OBJETIVO DO EXERCÍCIO> Segundo o artigo sobre a doação bilionária, por que as pessoas do futuro distante não estão bem representadas no palco das grandes decisões? Responda em uma a três frases.

TRECHO DO TEXTO>

/---

MEIO&MENSAGEM – 25/06/2019
Mauro Silva
O que uma doação bilionária para um fundo de caridade pode ensinar para quem trabalha com comunicação criativa?
Recentemente, um fato curioso chamou a atenção. Um bilionário inglês doou metade da sua fortuna para uma entidade que atua em assuntos de interesse de pessoas do futuro distante. Ele direcionou uma quantidade enorme de recursos para projetos que beneficiarão pessoas que ainda vão nascer daqui a centenas de anos. E colocou no foco central da sua doação o desafio de criar pensamento que defenda os interesses dessas gerações futuras. Ele preocupa-se que, hoje, essas pessoas não estão bem representadas no palco das grandes decisões. Afinal, por não terem nascido, elas não votam e não fazem lobby.
O bilionário se chama Ben Delo e é fundador de uma criptocurrency chamada BitMEX. Ele foi inspirado por uma fundação chamada Effective Altruism, liderada por um cara chamado Will MacAskill, que encabeça o movimento que busca pensar em formas de a humanidade fazer o maior bem possível com os recursos que tem. O dinheiro de Ben será distribuído para diferentes iniciativas que avaliam e buscam soluções para problemas que nem são considerados problemas ainda. E, com esse investimento, pretende construir conhecimento capaz de influenciar decisões tomadas hoje e que terão impacto no futuro distante. Um dos temas é a adoção massiva da inteligência artificial e soma-se a outros como alterações climáticas, pandemias e crise nuclear. Os bilhões que Ben oferece para estudos e iniciativas altruístas fortalecem a visão de que as evoluções que estão acontecendo precisam andar em consonância com a busca por compreender e mitigar os impactos que somente serão sentidos no longo prazo.
O ponto de vista de atuar em problemas que ainda nem existem é interessante. E visionário. Muito tem se falado que a tecnologia está avançando em uma velocidade maior do que a capacidade da humanidade aprender a lidar com ela de forma razoável. Alguns já começam a culpar a internet pela polarização de opiniões que eleva a ignorância em vez de ampliar a qualidade da discussão. A humanidade talvez não esteja sabendo lidar com a tecnologia que ofereceu hiperconexão, assim como poderá ter dificuldades de lidar com outros avanços de outras tecnologias e seus eventuais efeitos colaterais.
O caso narrado aqui provoca para pensar o futuro distante. Pensar de forma extrema e até exagerada sobre as transformações que irão ocorrer no mundo. E sobre como vão afetar as nossas vidas. E também o mercado publicitário.

\---

INFORMAÇÕES APRESENTADAS>
/---

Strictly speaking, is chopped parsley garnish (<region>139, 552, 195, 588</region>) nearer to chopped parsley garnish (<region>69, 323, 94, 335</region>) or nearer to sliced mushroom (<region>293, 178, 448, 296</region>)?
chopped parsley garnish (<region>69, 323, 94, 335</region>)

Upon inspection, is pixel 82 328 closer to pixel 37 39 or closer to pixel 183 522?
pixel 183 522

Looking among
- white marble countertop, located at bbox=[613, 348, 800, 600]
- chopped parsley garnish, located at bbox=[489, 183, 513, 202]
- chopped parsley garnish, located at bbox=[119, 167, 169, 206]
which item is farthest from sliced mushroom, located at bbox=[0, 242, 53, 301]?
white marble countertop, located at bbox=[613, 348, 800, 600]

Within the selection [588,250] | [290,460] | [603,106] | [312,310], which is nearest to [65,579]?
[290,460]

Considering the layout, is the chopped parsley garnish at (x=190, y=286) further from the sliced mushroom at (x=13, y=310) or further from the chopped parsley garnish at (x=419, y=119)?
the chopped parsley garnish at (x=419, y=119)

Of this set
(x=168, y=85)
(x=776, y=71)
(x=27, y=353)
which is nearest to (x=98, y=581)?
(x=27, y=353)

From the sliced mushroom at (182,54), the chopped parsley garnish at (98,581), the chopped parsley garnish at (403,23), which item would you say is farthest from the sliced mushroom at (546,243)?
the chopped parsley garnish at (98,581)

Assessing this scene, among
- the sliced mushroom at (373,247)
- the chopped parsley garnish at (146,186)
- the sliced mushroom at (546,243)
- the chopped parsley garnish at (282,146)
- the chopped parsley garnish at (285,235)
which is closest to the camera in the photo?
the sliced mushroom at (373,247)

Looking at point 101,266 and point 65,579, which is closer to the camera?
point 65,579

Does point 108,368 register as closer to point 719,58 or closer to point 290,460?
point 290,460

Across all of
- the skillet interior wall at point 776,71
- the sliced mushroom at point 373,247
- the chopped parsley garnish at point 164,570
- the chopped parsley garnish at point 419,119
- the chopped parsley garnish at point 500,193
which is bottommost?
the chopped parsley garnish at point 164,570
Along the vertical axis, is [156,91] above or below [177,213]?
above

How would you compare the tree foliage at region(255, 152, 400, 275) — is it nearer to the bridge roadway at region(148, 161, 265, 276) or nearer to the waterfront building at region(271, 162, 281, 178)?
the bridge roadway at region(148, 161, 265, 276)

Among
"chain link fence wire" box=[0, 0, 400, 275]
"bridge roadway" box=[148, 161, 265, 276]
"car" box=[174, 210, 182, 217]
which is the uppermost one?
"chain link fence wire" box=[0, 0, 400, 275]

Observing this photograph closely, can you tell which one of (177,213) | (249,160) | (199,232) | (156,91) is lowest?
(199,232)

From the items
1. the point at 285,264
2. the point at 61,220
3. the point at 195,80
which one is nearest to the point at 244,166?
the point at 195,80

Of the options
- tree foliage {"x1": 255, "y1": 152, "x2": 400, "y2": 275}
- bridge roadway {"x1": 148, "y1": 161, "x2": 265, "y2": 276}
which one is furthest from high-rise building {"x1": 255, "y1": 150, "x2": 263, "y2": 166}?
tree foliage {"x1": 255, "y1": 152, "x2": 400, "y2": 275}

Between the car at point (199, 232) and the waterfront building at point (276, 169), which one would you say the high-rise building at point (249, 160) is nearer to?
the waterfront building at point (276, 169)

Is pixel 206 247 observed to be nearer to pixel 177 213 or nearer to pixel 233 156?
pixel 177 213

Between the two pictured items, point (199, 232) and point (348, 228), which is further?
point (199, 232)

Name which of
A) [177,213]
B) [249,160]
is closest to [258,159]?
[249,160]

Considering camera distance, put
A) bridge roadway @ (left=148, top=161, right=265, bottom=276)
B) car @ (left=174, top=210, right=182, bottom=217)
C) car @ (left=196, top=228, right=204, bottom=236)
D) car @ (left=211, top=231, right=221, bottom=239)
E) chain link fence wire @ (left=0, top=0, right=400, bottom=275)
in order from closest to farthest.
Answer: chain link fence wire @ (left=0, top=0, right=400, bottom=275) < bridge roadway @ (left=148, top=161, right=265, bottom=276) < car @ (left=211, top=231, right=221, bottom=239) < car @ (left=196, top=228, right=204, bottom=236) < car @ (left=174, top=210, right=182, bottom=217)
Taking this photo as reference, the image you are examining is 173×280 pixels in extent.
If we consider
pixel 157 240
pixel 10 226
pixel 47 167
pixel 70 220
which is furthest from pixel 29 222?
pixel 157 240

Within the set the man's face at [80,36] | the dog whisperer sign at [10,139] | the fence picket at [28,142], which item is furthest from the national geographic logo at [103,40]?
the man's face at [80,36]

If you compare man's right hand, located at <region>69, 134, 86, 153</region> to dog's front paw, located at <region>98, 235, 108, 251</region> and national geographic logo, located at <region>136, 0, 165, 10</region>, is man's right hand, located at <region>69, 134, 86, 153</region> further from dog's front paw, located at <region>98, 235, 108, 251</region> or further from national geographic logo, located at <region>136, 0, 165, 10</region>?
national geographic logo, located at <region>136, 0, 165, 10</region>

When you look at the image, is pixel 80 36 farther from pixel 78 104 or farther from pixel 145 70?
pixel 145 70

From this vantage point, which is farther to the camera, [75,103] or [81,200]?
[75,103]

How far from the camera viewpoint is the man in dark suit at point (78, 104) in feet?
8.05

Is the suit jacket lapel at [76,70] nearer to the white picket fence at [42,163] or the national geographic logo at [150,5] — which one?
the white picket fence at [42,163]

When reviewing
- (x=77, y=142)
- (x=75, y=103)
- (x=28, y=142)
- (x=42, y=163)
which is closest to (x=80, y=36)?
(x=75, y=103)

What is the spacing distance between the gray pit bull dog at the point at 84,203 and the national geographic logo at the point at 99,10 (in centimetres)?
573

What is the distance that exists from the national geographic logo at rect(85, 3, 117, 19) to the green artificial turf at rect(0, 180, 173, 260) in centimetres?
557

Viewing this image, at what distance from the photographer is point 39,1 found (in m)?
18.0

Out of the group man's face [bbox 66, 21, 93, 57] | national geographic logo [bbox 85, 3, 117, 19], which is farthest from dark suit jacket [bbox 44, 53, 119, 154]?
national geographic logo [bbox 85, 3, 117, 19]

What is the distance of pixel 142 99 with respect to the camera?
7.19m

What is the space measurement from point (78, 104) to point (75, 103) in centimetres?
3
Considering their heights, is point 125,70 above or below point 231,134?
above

\---

RESPOSTA DO EXERCÍCIO> Como ainda não nasceram, essas pessoas não votam e não fazem lobby. Por isso, seus interesses ficam sem representação nas grandes decisões tomadas hoje.